* Задания
1. Переведите на английский язык предложение из текста о детских книгах: «Очередь на детском абонементе была слишком долгой».
2. Что, согласно тексту о детских книгах, было нарисовано на обложке книжки Джанни Родари?

* Предложенный текст
Кстати, а вы читали Джанни Родари? Ну не про классовую борьбу, Сеньора-Помидора и Тыковку, а про гигантский торт с кремом, зефиром, бизе и шоколадом – он упал на землю, и все его ели! И еще там было что-то про конфеты со всех сторон, и про лифт, который улетел из дома прямо в звездное небо. А на обложке книжки была нарисована старинная кирпичная стена и дверь с серебристой замочной скважиной, почти как в «Буратино»!

Может, вам попадался тот старый картонный альбом-раскладушка «Кот в сапогах»? С волшебной объемной каретой, в которой створки-стекла из прозрачной хрустящей пленки, с голым встрепанным сыном мельника, который брассом переплывает бурную реку, если тянуть его за специальный рычажок-хвостик, и с факелами в замке Людоеда, где – раз – и злодей превращается в свирепого льва, а если двигать картонку дальше, постепенно становится беспомощной мышкой!

О, а волковский «Волшебник Изумрудного города»! Я ведь так и не прочитала все пять продолжений. Очередь на детском абонементе была слишком долгой. Взамен мне дали, кажется, чешскую сказку «Волшебный сверток» – про огнедышащих Василисков и Дульчибеллу, которая пудрила нос и обижалась: «Я буду дуться!».

* Исходные данные

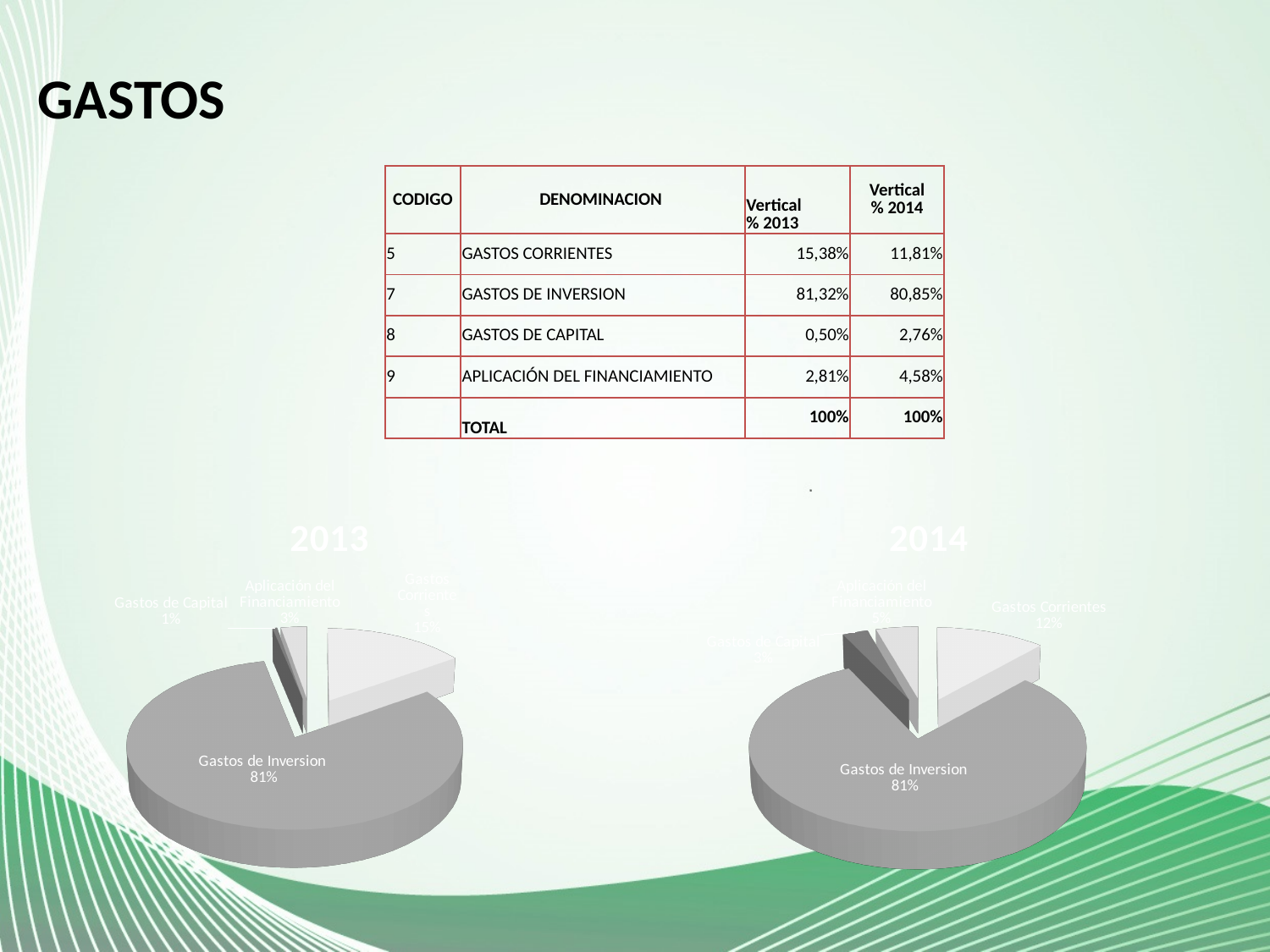
What is the title of the pie chart on the left of the slide? 2013 What is the title of the pie chart on the right of the slide? 2014 What kind of chart is the 2013 chart on the slide? pie chart In the 2014 pie chart, what share does Gastos de Inversion have? 81% How many slices does the 2014 pie chart have? 4 How many slices does the 2013 pie chart have? 4 In the 2013 pie chart, which is larger, the slice for Gastos de Inversion or the slice for Gastos Corrientes? Gastos de Inversion In the 2014 pie chart, what share does Gastos Corrientes have? 12% In the 2013 pie chart, which category has the largest slice? Gastos de Inversion In the 2013 pie chart, what share does Gastos de Inversion have? 81% In the 2014 pie chart, which category has the largest slice? Gastos de Inversion In the 2013 pie chart, what share does Gastos Corrientes have? 15%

* Ожидаемые ответы
1. The waiting list at the children's lending desk was too long.

2. Старинная кирпичная стена и дверь с серебристой замочной скважиной.